PROBLEM STATEMENT: Copy task, pictures excluded: set down exactly the lines from the one containing "Heat Stroke Injury Archives" to the end of the data below.

RECORDS SUPPLIED:
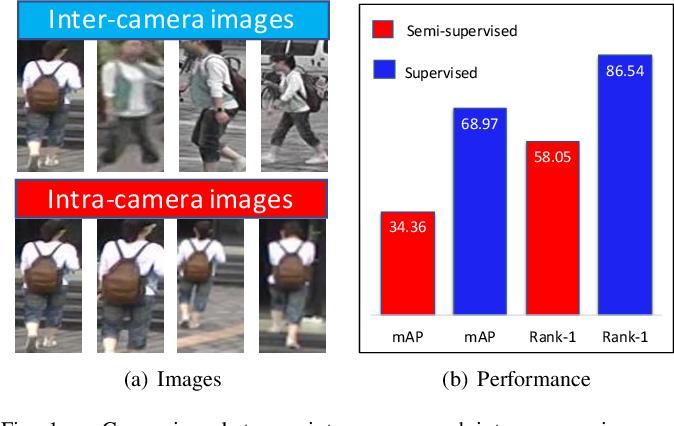 Figure 1 for Progressive Cross-camera Soft-label Learning for Semi-supervised Person Re-identification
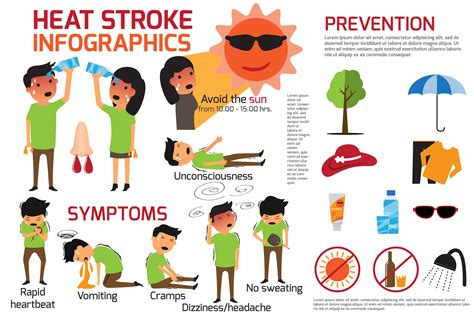 Heat Stroke Injury Archives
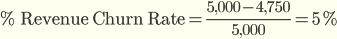 Отток дохода (Revenue Churn)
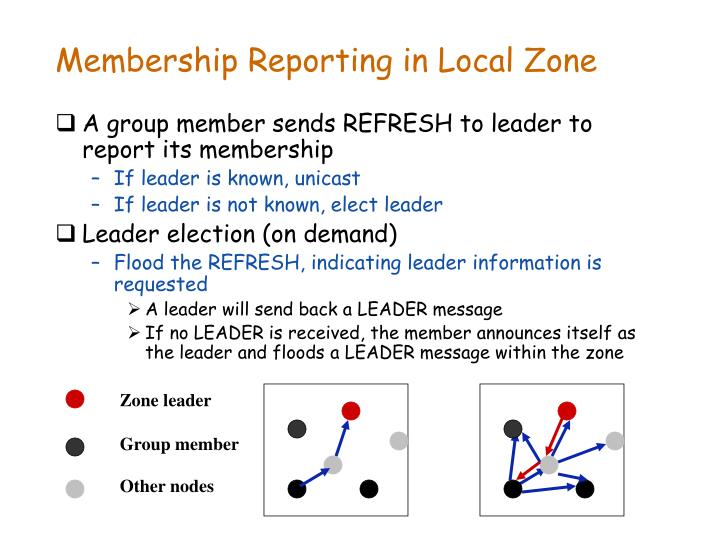 Membership Reporting in Local Zone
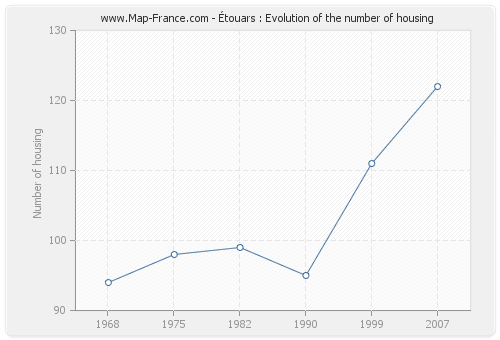 Étouars : Evolution of the number of housing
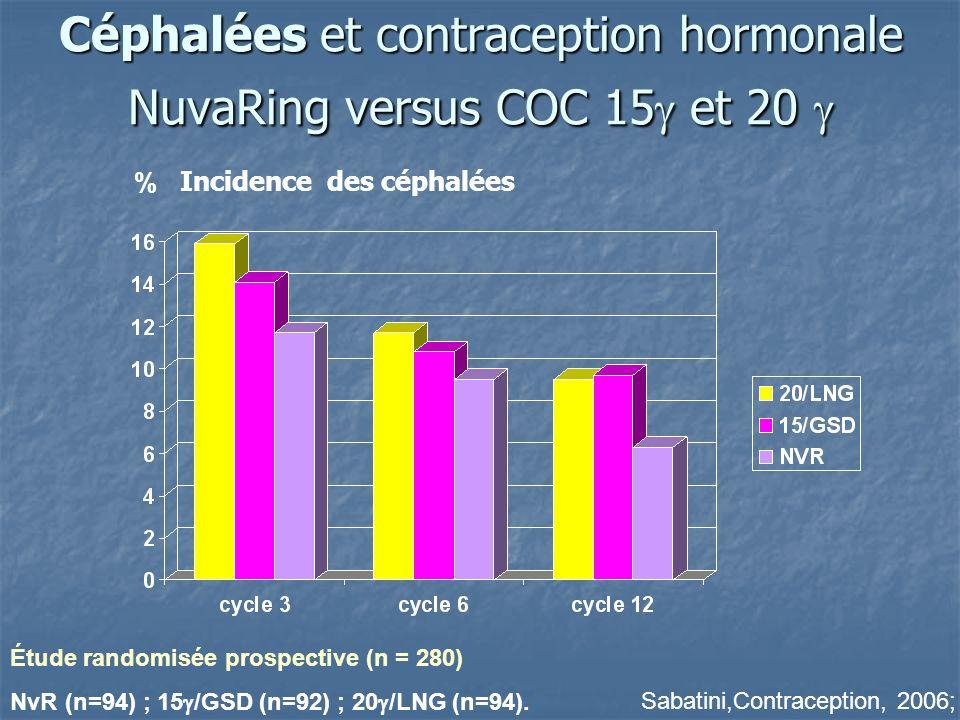 Céphalées et contraception hormonale NuvaRing versus COC 15 et 20 Céphalées et contraception hormonale NuvaRing versus COC 15 et 20 % Sabatini,Contraception, 2006; Étude randomisée prospective (n = 280) NvR (n=94) ; 15 /GSD (n=92) ; 20 /LNG (n=94).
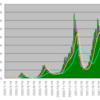 新型コロナウイルス感染者数のテクニカル分析(2021/7/2)
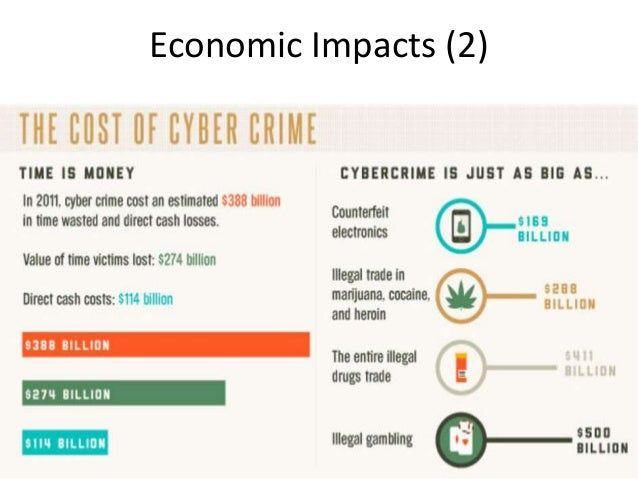 effect of cyber crime 4 reduced productivity : due to the safety measures that many companies must implement to neutralize cyber crime, there is often a pessimistic effect on employees.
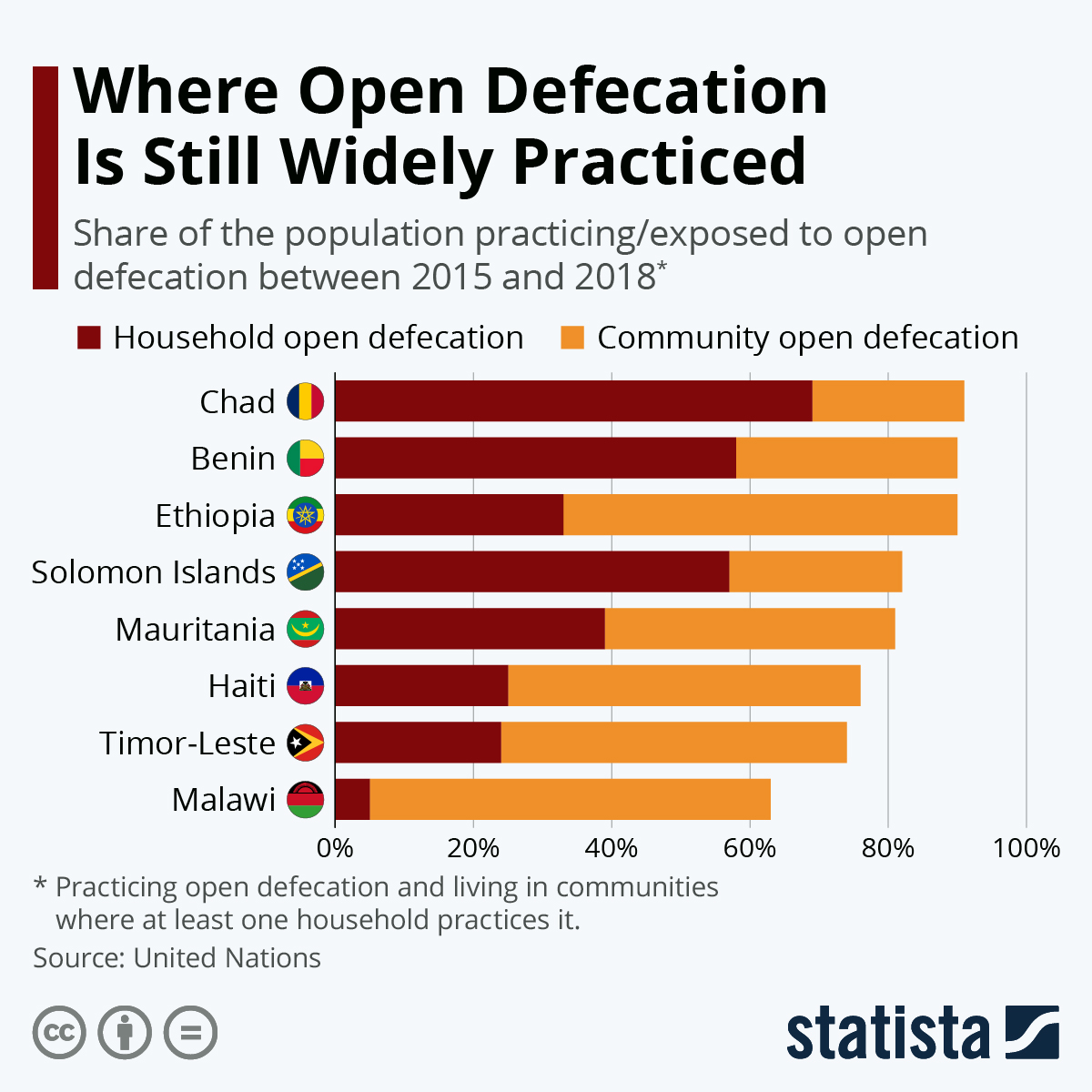 Infographic: Where Open Defecation Is Still Widely Practiced | Statista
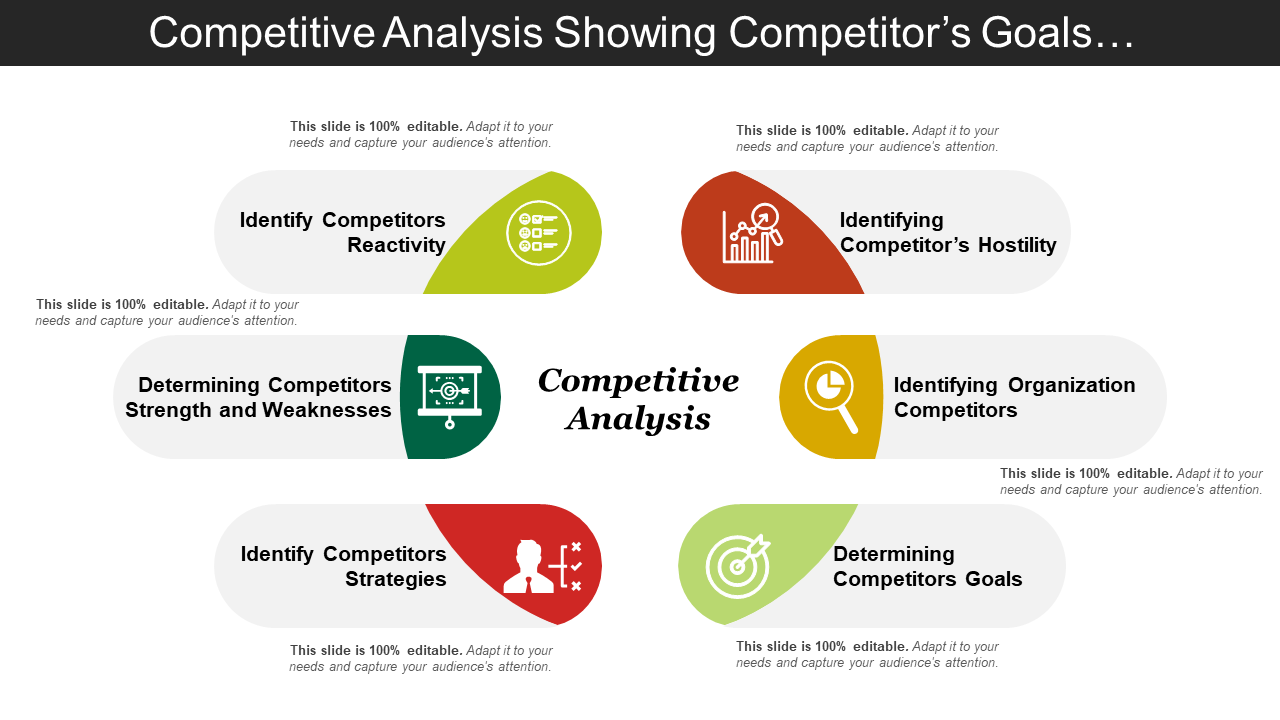 Competitive Analysis Showing Competitors Templates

WRITTEN SOLUTION:
 Heat Stroke Injury Archives
 Отток дохода (Revenue Churn)
 Membership Reporting in Local Zone
 Étouars : Evolution of the number of housing
 Céphalées et contraception hormonale NuvaRing versus COC 15 et 20 Céphalées et contraception hormonale NuvaRing versus COC 15 et 20 % Sabatini,Contraception, 2006; Étude randomisée prospective (n = 280) NvR (n=94) ; 15 /GSD (n=92) ; 20 /LNG (n=94).
 新型コロナウイルス感染者数のテクニカル分析(2021/7/2)
 effect of cyber crime 4 reduced productivity : due to the safety measures that many companies must implement to neutralize cyber crime, there is often a pessimistic effect on employees.
 Infographic: Where Open Defecation Is Still Widely Practiced | Statista
 Competitive Analysis Showing Competitors Templates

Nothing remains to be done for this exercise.